In recent days, President-elect Trump has made progress in announcing the names of various individuals he intends to nominate to serve in some of the most senior and influential leadership positions at the Department of Health and Human Services (HHS) and which also require Senate confirmation. The first of these announcements was that President-elect Trump intends to nominate RFK Jr. to serve as HHS Secretary. The HHS Secretary is responsible for overseeing all 13 of the Department’s Operating Divisions, including the FDA, in addition to the Department’s staff divisions. President-elect Trump also recently announced his intent to nominate physician and former Representative Dave Weldon (R-FL) to serve as the next Director of the Centers for Disease Control and Prevention and Dr. Janette Nesheiwat as the next Surgeon General.

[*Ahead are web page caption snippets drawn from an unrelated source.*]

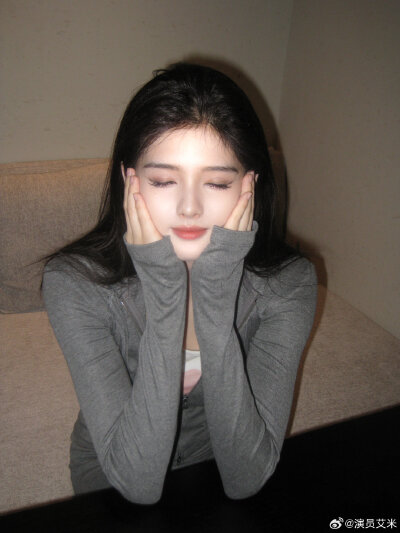 艾米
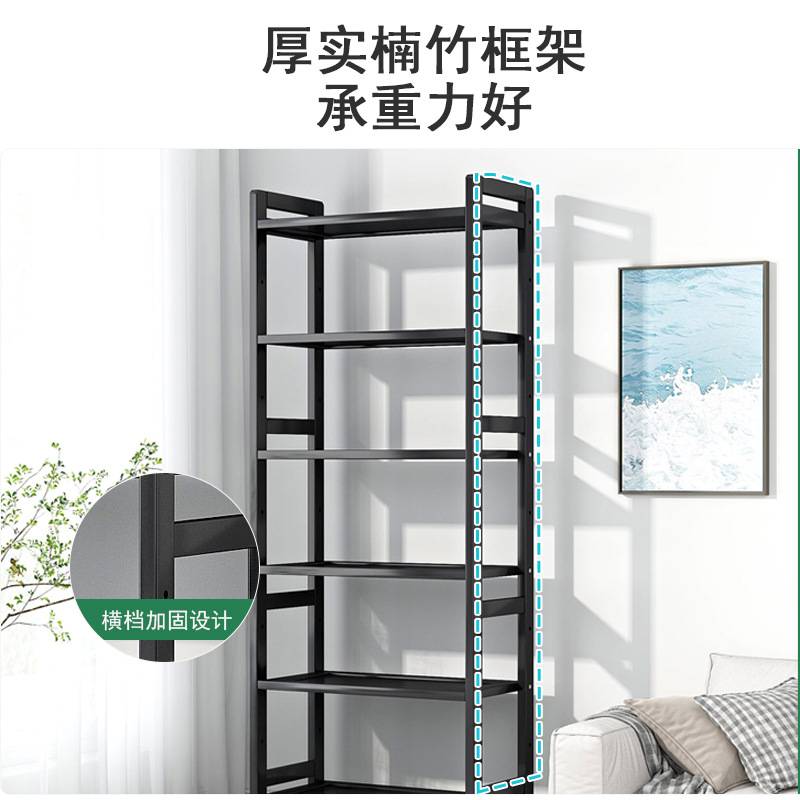 书本收纳架放书的置物架简易办公室客厅小书架子儿童书柜落地梦源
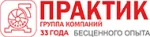 ГК ПРАКТИК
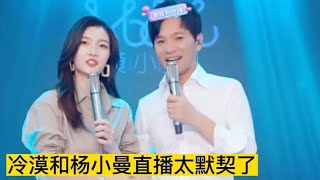 歌手冷漠和妻子杨小曼直播太默契了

President-elect Trump announcing his intent to nominate Dr. Makary to serve as the next Commissioner of Food and Drugs is the first step in the Senate confirmation process. Once the 119th Congress commences early next year, his nomination would be expected to be taken up by the Senate Health, Education, Labor and Pensions (HELP) Committee, including the HELP Committee holding a hearing on his nomination during which senators on both sides of the aisle who serve on that the Committee would likely delve into Dr. Makary’s previous health policy commentary. He will likely be asked a range of questions about how he would approach the role of Commissioner. Dr. Makary’s previous criticism of the FDA appears to be more nuanced than some of the other HHS nominees named by President-elect Trump thus far. His confirmation is subject to a 50-vote threshold, and with a Republican majority of 53 Senate seats, it is likely to be more of a question as to when, not if, Dr. Makary is confirmed to serve as the next Commissioner of Food and Drugs.

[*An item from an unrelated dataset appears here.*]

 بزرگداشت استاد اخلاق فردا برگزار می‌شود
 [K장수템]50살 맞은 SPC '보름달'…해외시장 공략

The Commissioner of Food and Drugs is one of the most anticipated political appointee nominations, given the breadth of the FDA’s mission to protect and promote public health. FDA is responsible for ensuring the safety, efficacy and security of human and veterinary drugs, biological products and medical devices. The agency is also charged with ensuring the safety of our nation’s food supply, cosmetics and products that emit radiation. In addition, FDA regulates the manufacturing, marketing and distribution of tobacco products. FDA ensures the security of the food supply and fosters development of medical products to respond to public health threats whether naturally occurring, like an emerging infectious disease, or deliberate.

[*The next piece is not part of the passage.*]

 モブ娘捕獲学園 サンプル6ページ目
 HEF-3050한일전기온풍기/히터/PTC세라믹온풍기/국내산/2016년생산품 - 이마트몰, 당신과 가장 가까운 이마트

The agency’s regulatory responsibilities are vast and impacts are not limited to patients and public health but also extend to the economy: FDA-regulated products account for 20 cents of every dollar spent by U.S. consumers. Even though FDA does not have a direct role in medical product pricing, how the agency’s regulatory frameworks are structured and implemented does impact the timing its takes for products to reach the market, whether they are new innovations for unmet public health needs or those like generic drugs, and medical devices cleared under 510(k) as substantially equivalent, which may expand choices for consumers and thereby foster competition.
Marty Makary, M.D., M.P.H., a board certified surgeon, is Chief of Islet Transplant Surgery at The Johns Hopkins University. He has written extensively on health care, including publishing two New York Times bestsellers, scientific peer-reviewed articles and commentary for national publications like the Washington Post, Wall Street Journal and New York Times, in addition to Fox News appearances. While Dr. Makary would be new to FDA, he is not new to Washington, D.C.’s policy scene, having served as an advisor to the health care think tank Paragon Health Institute. Dr. Makary would also bring experience having advised life sciences companies and served in leadership at the World Health Organization.
As Commissioner, Dr. Makary would assume the role of leading an agency comprised of more than 18,000 employees spanning the agency’s medical product centers, human foods program, and tobacco products center and implementing regulatory frameworks that rely upon billions in taxpayer dollars and industry collected user fees to sustain regulatory certainty for the premarket review of products overseen by FDA and related performance goals. As the commissioners who have come before him, Dr. Makary would have the opportunity to chart his priorities for the agency in assuming its helm. However, he is destined to face the Goldilocks dilemma inherent to leading the agency: no matter the time and approach the agency takes, there will likely be those that say the agency moved too fast, too slow, too far or not far enough. Indeed, FDA’s actions are consistently an area of intense focus by patients, consumers, the public health community, clinicians, industry stakeholders and Congress. Yet, the scrutiny Dr. Makary may have to navigate as Commissioner may set a new high watermark as he would be entrusted with carrying out the agency’s public health mission against the backdrop of an incoming administration expected to prioritize government-wide deregulatory action and the first administration to establish its regulatory agenda post the Loper Bright decision, and alongside administration colleagues who have criticized the agency and may have varying expectations as to what they would view as success for it over the next four years.